В последние годы день ее неизменно начинался в храме святителя Николая в Кузнецах, на службе. В музыкальных кругах ходили слухи, что она хочет уйти в монастырь. А что? Живет как нищая, вечно на молитве, вечно общается со священниками.
«Иногда некоторые добрые, истинные христиане говорили мне: “Вы выставляете напоказ, вы афишируете свою религию”. Но это не так, — говорила она. — Мне кажется, Евангелие бесконечно. И каждый сознательно или инстинктивно выбирает для себя те или иные “руководящие” тексты. Так во мне говорят слова: “Кто отречется от Меня, от того Я отрекусь в последний день”. Мне это абсолютно легко, органично, ни крупицы “заслуги” тут нет».
В старости Юдина поменяла квартиру на меньшую и оставила в ней только рояль, узкую железную кровать, самодельные стеллажи с книгами, иконы, заваленный бумагами стол и садовую скамейку, вмещавшую массу каких-то папок, бумаг, нот. Дверь не запиралась. «Замок не работает. Да у меня и брать нечего», — говорила Мария Вениаминовна.

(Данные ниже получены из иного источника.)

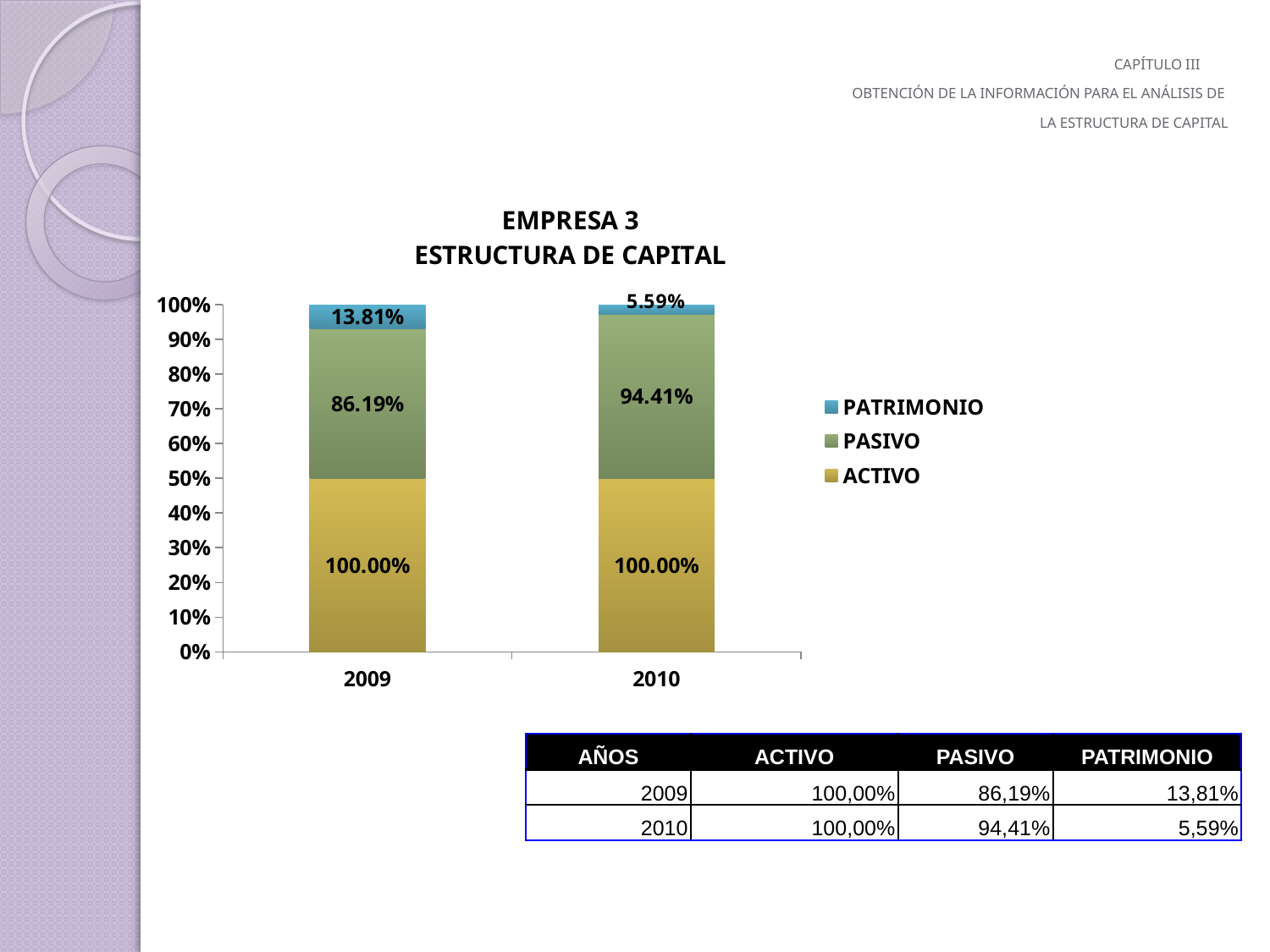
How many series does the chart legend list? 3 How many years are shown on the x axis of the chart? 2 Which year has the higher PASIVO value in the chart? 2010 What type of chart is shown on the slide? stacked bar chart What is the PASIVO value for 2009 in the chart? 86.19% Which year has the lower PATRIMONIO value in the chart? 2010 By how many percentage points does the PASIVO value change from 2009 to 2010? 8.22 What is the PATRIMONIO value for 2010 in the chart? 5.59% Does the PATRIMONIO value rise or fall from 2009 to 2010? fall What is the PATRIMONIO value for 2009 in the chart? 13.81% What is the ACTIVO value for 2010 in the chart? 100.00% What is the difference between the PATRIMONIO values for 2009 and 2010? 8.22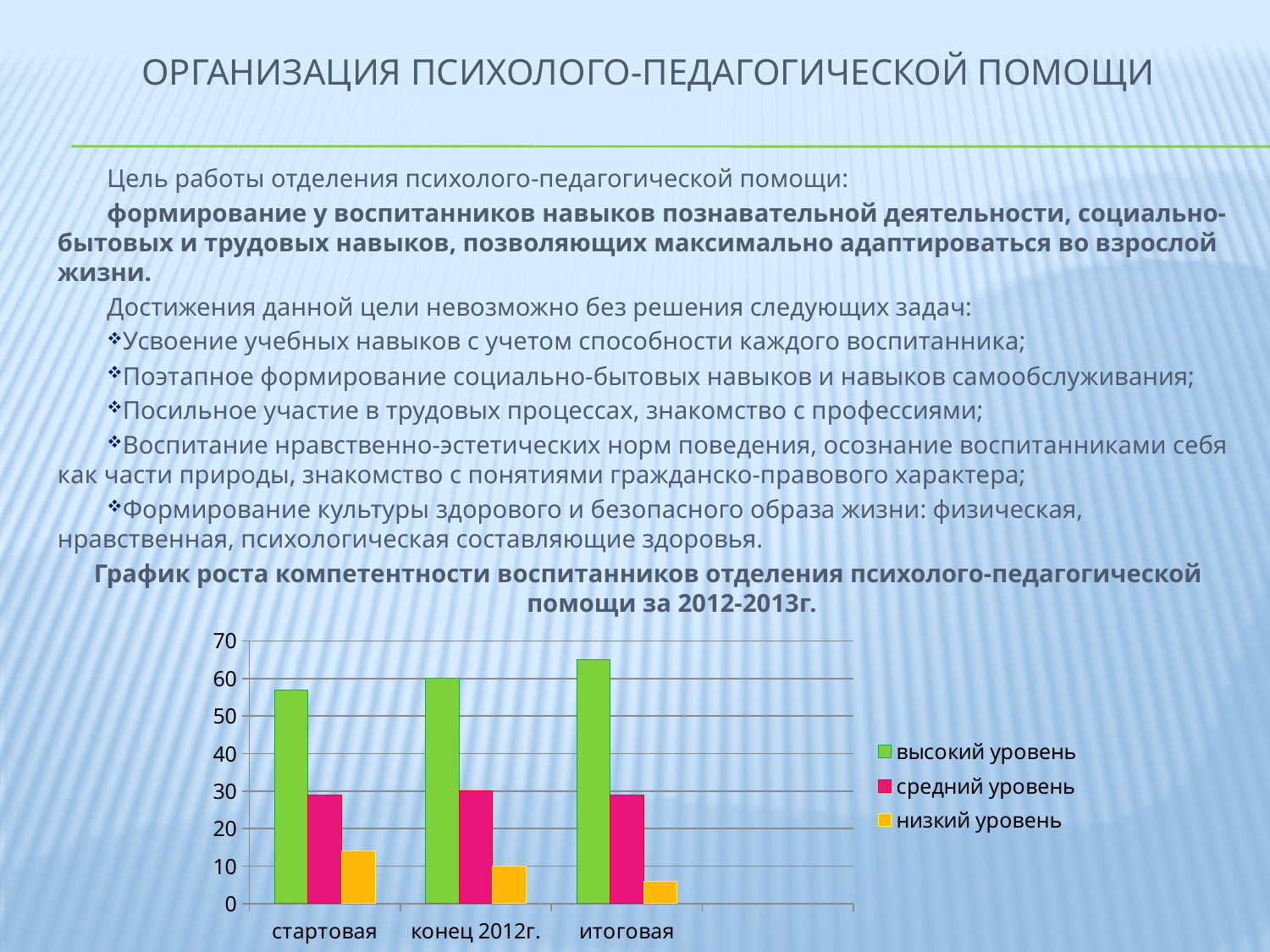
Do the values for низкий уровень rise or fall from стартовая to итоговая? fall What kind of chart is shown on the slide? bar chart Is the value for низкий уровень in итоговая greater or less than 10? less Is the value for средний уровень in стартовая greater or less than 40? less How many series does the chart legend list? 3 What is the value for высокий уровень in конец 2012г.? 60 Which category has the highest value for высокий уровень? итоговая Is the value for высокий уровень in стартовая greater or less than 50? greater In the стартовая category, which is larger: высокий уровень or средний уровень? высокий уровень How many categories are shown on the x axis of the chart? 3 Do the values for высокий уровень rise or fall from стартовая to итоговая? rise Which category has the lowest value for низкий уровень? итоговая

По словам поэтессы Ольги Седаковой, при всей видимой экзальтированности это было условием внутренней свободы, без которой христианское творчество в безбожную эпоху невозможно. Аскеза и юродство напоминали окружающим о раннехристианских временах, когда человек не боялся лишений, потому что сам отрекся от всего материального.
Умерла Мария Юдина 19 ноября 1970 года.
«Когда она, отмучившись, ушла, никто и нигде не хотел помочь с панихидою, — вспоминал писатель Анатолий Головков, — ни в одном клубе, ни одном в театре, даже в красном уголке ЖЭКа. Вмешался Шостакович. Дирекция консерватории милостиво разрешила занять вестибюль Большого зала. У гроба играли Наседкин, Стас Нейгауз, Рихтер, пела Давыдова. А в это время на втором этаже — по графику— репетировал оркестр филармонии. И музыканты прервали репетицию, спустились вниз со своими стульями, уселись между колонн, переглянулись, и полилась ее любимая Седьмая симфония Бетховена».